Enterprises are trusted with protecting the personal data of both employees and customers, who expect their information to be protected.
But even with these expectations, data breaches continue to occur. In fact, just like week, payment processor Heartland Payment Systems suffered what may turn out to be the biggest reported data-loss incident of all time.
Perhaps now is the perfect time to raise awareness around data privacy.
Companies around the globe on Wednesday did just that when they celebrated the second annual Data Privacy Day, which featured seminars and other events aimed at educating users and generating discussions around the topic. The U.S. House of Representatives on Monday approved a resolution to declare Jan. 28 Data Privacy Day.
Five states — including California, which was the first state to pass a data breach notification law — also recognize the day, according to a news release from Rep. David Price, D-N.C., who sponsored the resolution.
“Data Privacy Day is about industry and government coming together to ensure that consumers truly understand the concept of online privacy and evolving threats to online safety,” Peter Cullen, chief privacy strategist at Microsoft, said.
Organizations in the United States, Canada, and 27 European countries will be participating in activities this year.

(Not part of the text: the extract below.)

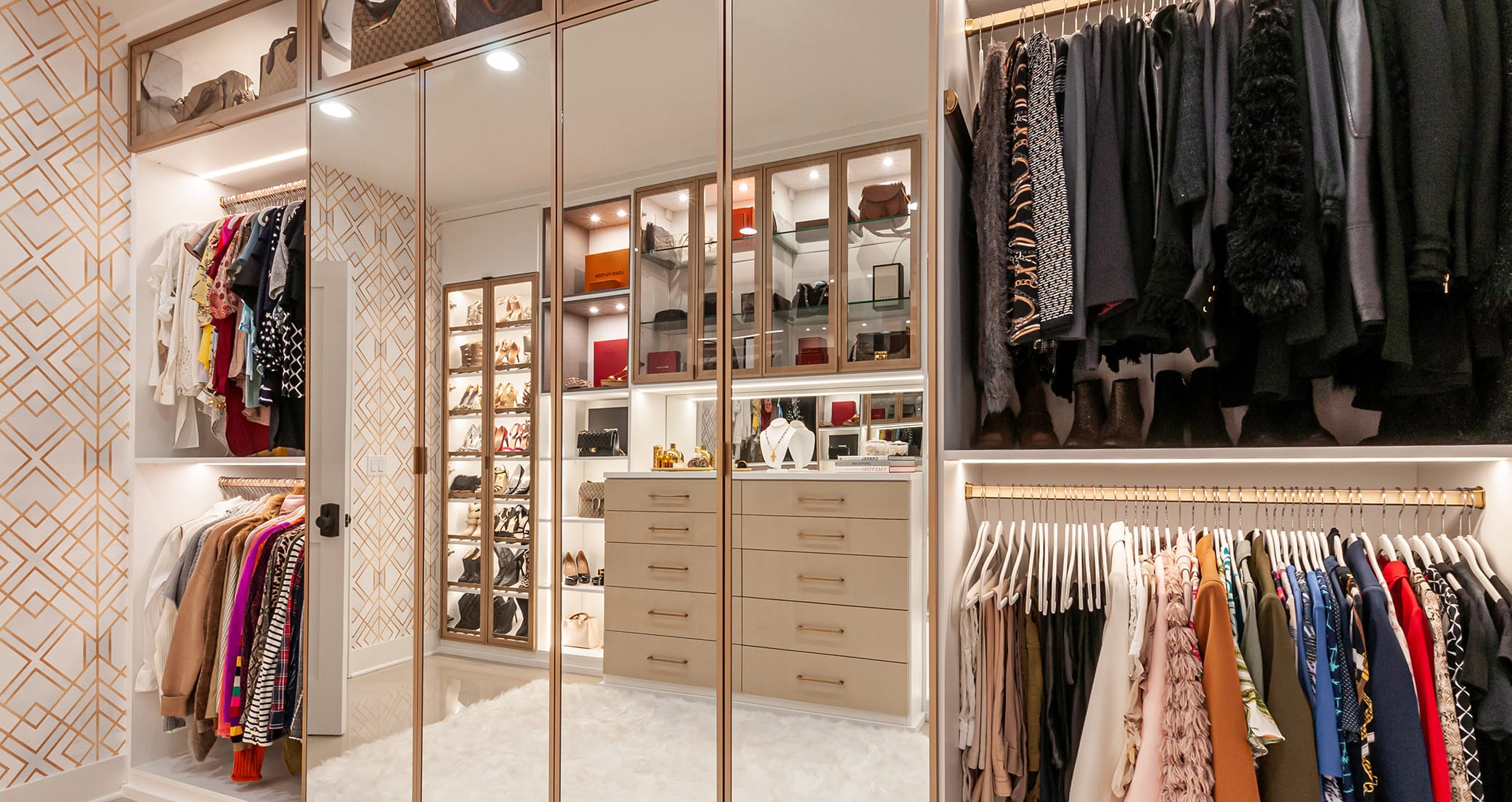 Customized closet for a New Jersey couple with mirrored doors and built in dresser by California Closets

The U.S. Justice and Homeland Security departments and the European Commission have recognized the importance of the day, along with a host of other government entities, education institutions and businesses around the world, according to Intel Corporation’s Data Privacy Day website, which provides a listing of events, activities and resources to honor the day.
The day puts a spotlight on the fact that both individuals and corporations can share in the responsibility to protect data being stored in an organization, Christopher Burgess, senior security adviser at Cisco, told SCMagazineUS.com Wednesday. Companies have the obligation to show customers and employees what they are doing with personal data — and the customers and employees have an obligation to ask, Burgess said.
It is an individual’s responsibility to keep his home internet connection safe and web browsers up to date, and become educated about privacy issues, he said. Organizations, meanwhile, should be conducting security and awareness training that involves the whole business.
In preparation for an event being held Wednesday with speakers from MySpace, the Center for Democracy and Technology, Intel and the California Office of Privacy Protection, host Microsoft recently commissioned research to determine which privacy issues are most important to consumers.
Consumers are concerned about their privacy online but many do not fully understand the threats, Microsoft found. They take precautions to install anti-virus software but are unsure of what this technology does. People also are worried about the threats that social networking and online finance sites pose.
“What these findings tell us is that we must do more to educate consumers,” Cullen said.
The Authentication and Online Trust Alliance, a membership group that promotes online security, released on Wednesday a Top 10 list of privacy principles and business practices, in recognition of Data Privacy Day.
The suggestions include ensuring all privacy policies are discoverable, transparent, and written, in addition to providing users with the company policy so that they can regularly review it, especially after it has been changed.